Did you know that eighty-eight is the largest number not containing the letter n in its name? Pretty cool. It’s also cool that eighty-eight is the number of nominations we received this year for Fortnightly Top Innovators.
We ended up giving awards to twenty-three teams of innovators at utilities. One of those teams was Eversource. Jing Yang, Junhui Zhao, Richard Flynn, and Trevor Tessin developed an analytical tool using advanced machine learning for early detection of leaks in high-pressure fluid filled cable insulation, a significant environmental risk. For that, the Eversource team won the Francis Upton Top Innovator Award in Analytics in Utility Service.
A team at AES Utilities – Norvin Clontz, Jeff Mast, Scott White, and Rob Whitworth – also won this award. They built an artificial intelligence/machine learning set of models to predict how weather and T&D programs too affected reliability metrics, SAIDI, SAIFI, etc.
At the other end of the extreme was the eleven-person team at PNM Resources that won the Lewis Latimer Top Innovator Award in Technology or Process Design. PNM’s Kathleen Larese, Omni Warner, Andrea Sanchez, Ryan Sais-Buchanan, Mike Moyer, Jerrold Ortega, Mitch McClellan, Victoria Rodriguez, Aaron Cabral, Jordan Ludi, and Rosie Reyes-Lopez redesigned the process for new service delivery, greatly improving customer satisfaction.
A team at PSEG also won this award. Ashwini Paranjape and Brien Heath led the effort to completely overhaul the blue sky and storm response procedures and replace field crew devices for much better situational awareness, decision making, and communications back to dispatch centers.
There were so many hugely consequential innovations engineered by the nominated teams. Two more examples were the teams at CMS Energy and at PPL Corp. that took the John Beggs Top Innovator Award in Energy Transition. CMS’ Neal Dreisig, Alycia Tolman, and Andy Stoops achieved the nation’s first regulatory approval for a utility to own, operate, and maintain renewable natural gas production assets connecting the dairy and utility industry across Michigan (in the absence of a state mandate).

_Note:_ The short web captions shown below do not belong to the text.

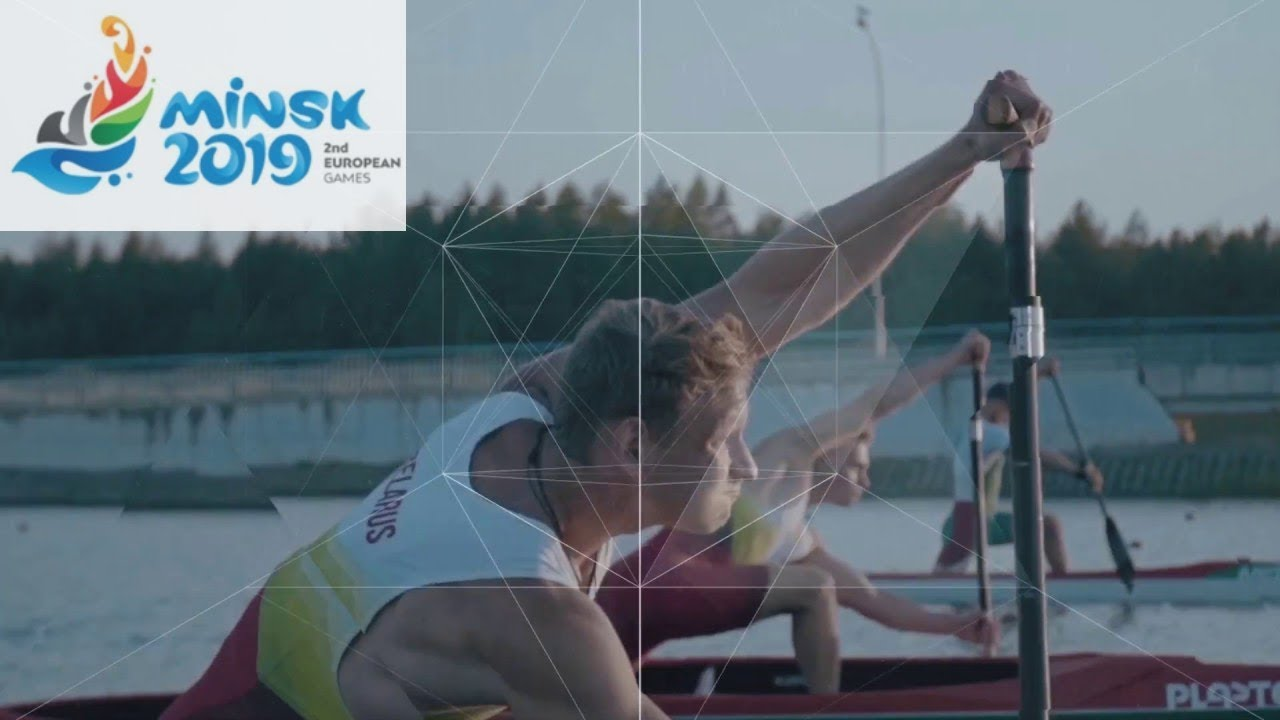 2nd European Games 2019 Canoe Sprint Trailer - YouTube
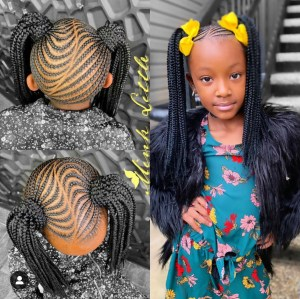 Cute pigail braided hairstyle for girls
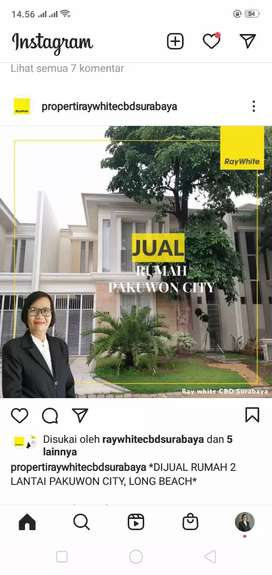 Rumah baru dijual daerah Pakuwon City dekat dengan ITS dan Mulyosari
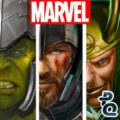Marvel Puzzle Quest APK v144.427308
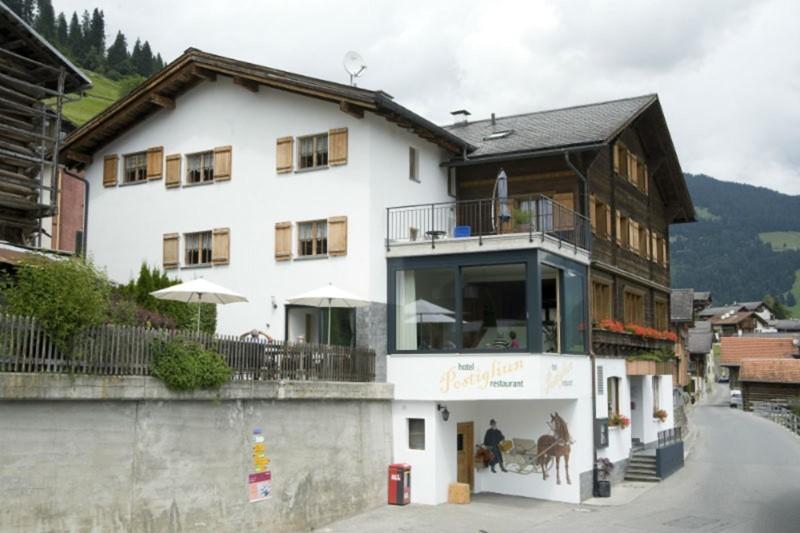 Hotel Postigliun Andiast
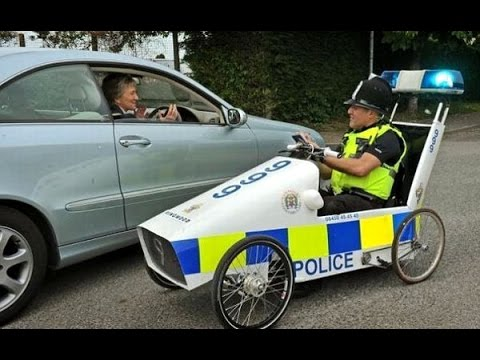 Funny New Zealand Police Police Officer
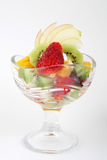 Fresh fruits salad in glass Royalty Free Stock Images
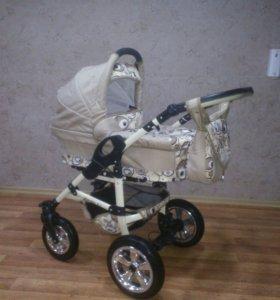 "Срочно!!!! коляска""ТАКО"" 2в1"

PPL’s Aron Patrick, Samual Kelty, Chad Alkire, and David Beyerle established a renewable integration research facility at a legacy coal-fired plant to test new technologies and evaluate their viability for utility-scale grid integration. The facility is fully operational, and several test projects are ongoing.
I could go on and on. But just one more award for now. Teams at Ameren – Patrick Brown, Sacoyya Davis, Pat Justis, Gwen Mizell, Ken Patrick, and Marco Tipton – and at the New York Power Authority – Nick Peretta and John Markowitz – walked away with the William Hammer Top Innovator Award in Electrification.
The Ameren team created St. Louis Vehicle Electrification Rides for Seniors to increase EV adoption and reduce transportation expenses of social service agencies in low-income communities.
The NYPA team is collaborating with New York City’s transportation authority to transform the country’s largest bus fleet with zero-emission vehicles, including the installation of depot and city street charging systems.
The evidence is quite clear from the eighty-eight nominations and the awarded teams in particular. Innovation is integral to the culture of so many utilities.